To do
Output verbatim the entries from the line containing "From (269,319), (231,429), (18,435), (252,43), (20,317), which" through the line containing "[549,1251], [8,1196], [203,1011], [470,1125]", including both of those lines, and omit any pictures.

(A run of entries)
┄┄┄┄┄┄┄┄┄┄┄┄┄┄┄┄┄┄┄┄

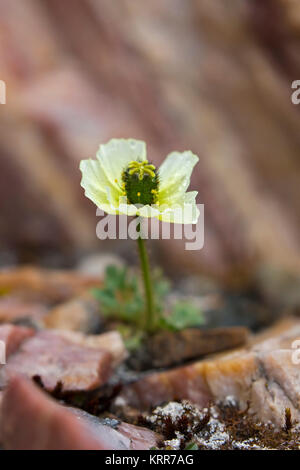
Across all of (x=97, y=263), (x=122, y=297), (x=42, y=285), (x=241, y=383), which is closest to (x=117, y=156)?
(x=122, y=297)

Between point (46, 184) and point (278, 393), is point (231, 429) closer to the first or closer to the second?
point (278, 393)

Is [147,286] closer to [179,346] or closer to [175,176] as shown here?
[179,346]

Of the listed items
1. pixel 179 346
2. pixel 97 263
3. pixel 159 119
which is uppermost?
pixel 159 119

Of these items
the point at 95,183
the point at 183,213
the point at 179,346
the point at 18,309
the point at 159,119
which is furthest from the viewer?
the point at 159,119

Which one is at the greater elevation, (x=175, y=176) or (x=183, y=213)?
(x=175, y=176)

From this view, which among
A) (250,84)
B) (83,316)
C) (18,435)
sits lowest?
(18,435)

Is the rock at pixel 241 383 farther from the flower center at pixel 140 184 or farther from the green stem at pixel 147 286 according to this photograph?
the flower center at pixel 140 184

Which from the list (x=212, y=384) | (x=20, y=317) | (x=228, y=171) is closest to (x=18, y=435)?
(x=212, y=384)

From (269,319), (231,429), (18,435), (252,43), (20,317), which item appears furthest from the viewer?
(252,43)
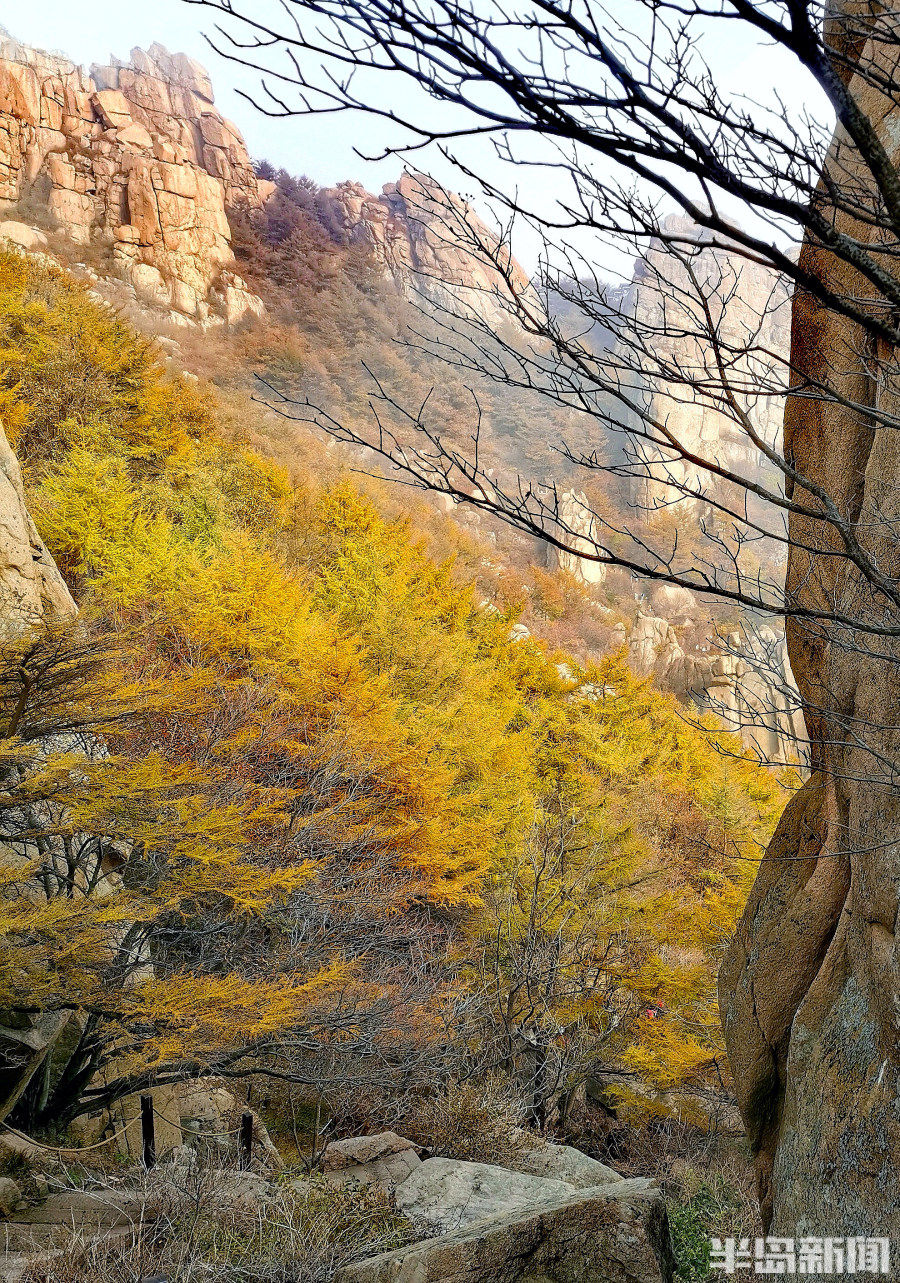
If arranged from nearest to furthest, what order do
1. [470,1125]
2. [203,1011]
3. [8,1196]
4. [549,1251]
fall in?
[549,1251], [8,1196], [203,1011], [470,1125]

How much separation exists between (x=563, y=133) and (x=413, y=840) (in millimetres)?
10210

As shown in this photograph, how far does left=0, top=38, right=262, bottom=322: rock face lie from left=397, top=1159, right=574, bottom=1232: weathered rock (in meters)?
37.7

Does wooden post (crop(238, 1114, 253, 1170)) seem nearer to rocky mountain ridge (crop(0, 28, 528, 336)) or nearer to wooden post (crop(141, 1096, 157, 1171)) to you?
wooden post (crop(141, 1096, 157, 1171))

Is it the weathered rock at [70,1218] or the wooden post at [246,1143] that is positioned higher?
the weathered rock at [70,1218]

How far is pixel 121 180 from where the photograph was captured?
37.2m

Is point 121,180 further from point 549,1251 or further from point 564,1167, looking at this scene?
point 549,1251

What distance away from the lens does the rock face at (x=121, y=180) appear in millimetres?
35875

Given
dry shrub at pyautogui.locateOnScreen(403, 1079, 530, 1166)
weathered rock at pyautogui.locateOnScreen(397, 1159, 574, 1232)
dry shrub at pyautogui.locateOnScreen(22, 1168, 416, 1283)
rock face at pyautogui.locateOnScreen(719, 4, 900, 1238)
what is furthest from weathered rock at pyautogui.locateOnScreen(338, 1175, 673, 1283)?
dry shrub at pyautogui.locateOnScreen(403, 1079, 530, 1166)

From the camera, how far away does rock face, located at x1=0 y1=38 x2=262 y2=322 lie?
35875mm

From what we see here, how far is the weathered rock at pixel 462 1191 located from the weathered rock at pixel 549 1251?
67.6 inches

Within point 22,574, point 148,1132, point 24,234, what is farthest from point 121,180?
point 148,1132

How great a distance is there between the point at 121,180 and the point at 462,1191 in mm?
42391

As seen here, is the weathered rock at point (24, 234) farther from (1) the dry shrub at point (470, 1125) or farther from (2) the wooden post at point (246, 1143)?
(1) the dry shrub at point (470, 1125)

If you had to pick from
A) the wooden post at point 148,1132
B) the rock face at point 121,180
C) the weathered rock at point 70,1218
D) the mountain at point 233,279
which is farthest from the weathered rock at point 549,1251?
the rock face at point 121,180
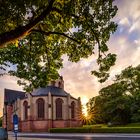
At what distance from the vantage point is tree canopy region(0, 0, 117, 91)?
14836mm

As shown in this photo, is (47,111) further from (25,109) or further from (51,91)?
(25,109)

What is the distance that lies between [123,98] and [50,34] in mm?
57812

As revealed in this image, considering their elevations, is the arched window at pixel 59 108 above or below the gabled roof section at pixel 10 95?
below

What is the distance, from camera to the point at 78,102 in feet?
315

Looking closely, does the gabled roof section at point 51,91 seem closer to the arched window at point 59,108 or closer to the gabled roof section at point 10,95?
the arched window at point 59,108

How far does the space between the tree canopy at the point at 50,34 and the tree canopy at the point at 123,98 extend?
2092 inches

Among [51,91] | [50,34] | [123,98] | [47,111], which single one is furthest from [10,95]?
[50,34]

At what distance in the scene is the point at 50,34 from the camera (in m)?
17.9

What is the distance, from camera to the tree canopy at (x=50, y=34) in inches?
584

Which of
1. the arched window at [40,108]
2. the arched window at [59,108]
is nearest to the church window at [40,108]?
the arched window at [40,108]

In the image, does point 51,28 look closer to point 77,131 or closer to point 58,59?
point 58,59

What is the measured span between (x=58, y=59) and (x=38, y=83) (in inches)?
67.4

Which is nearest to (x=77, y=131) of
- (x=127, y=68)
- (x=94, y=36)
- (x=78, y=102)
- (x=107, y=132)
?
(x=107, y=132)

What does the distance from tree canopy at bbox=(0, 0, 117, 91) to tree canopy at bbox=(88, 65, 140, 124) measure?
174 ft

┄┄┄┄┄┄┄┄┄┄┄┄┄┄┄┄┄┄┄┄

Written response
From (269,319), (231,429), (18,435), (252,43), (20,317), which item appears furthest from the viewer?
(252,43)
If arranged from nearest to furthest, what order do
1. [470,1125]
2. [203,1011]
3. [8,1196]
4. [549,1251]
fall in?
[549,1251], [8,1196], [203,1011], [470,1125]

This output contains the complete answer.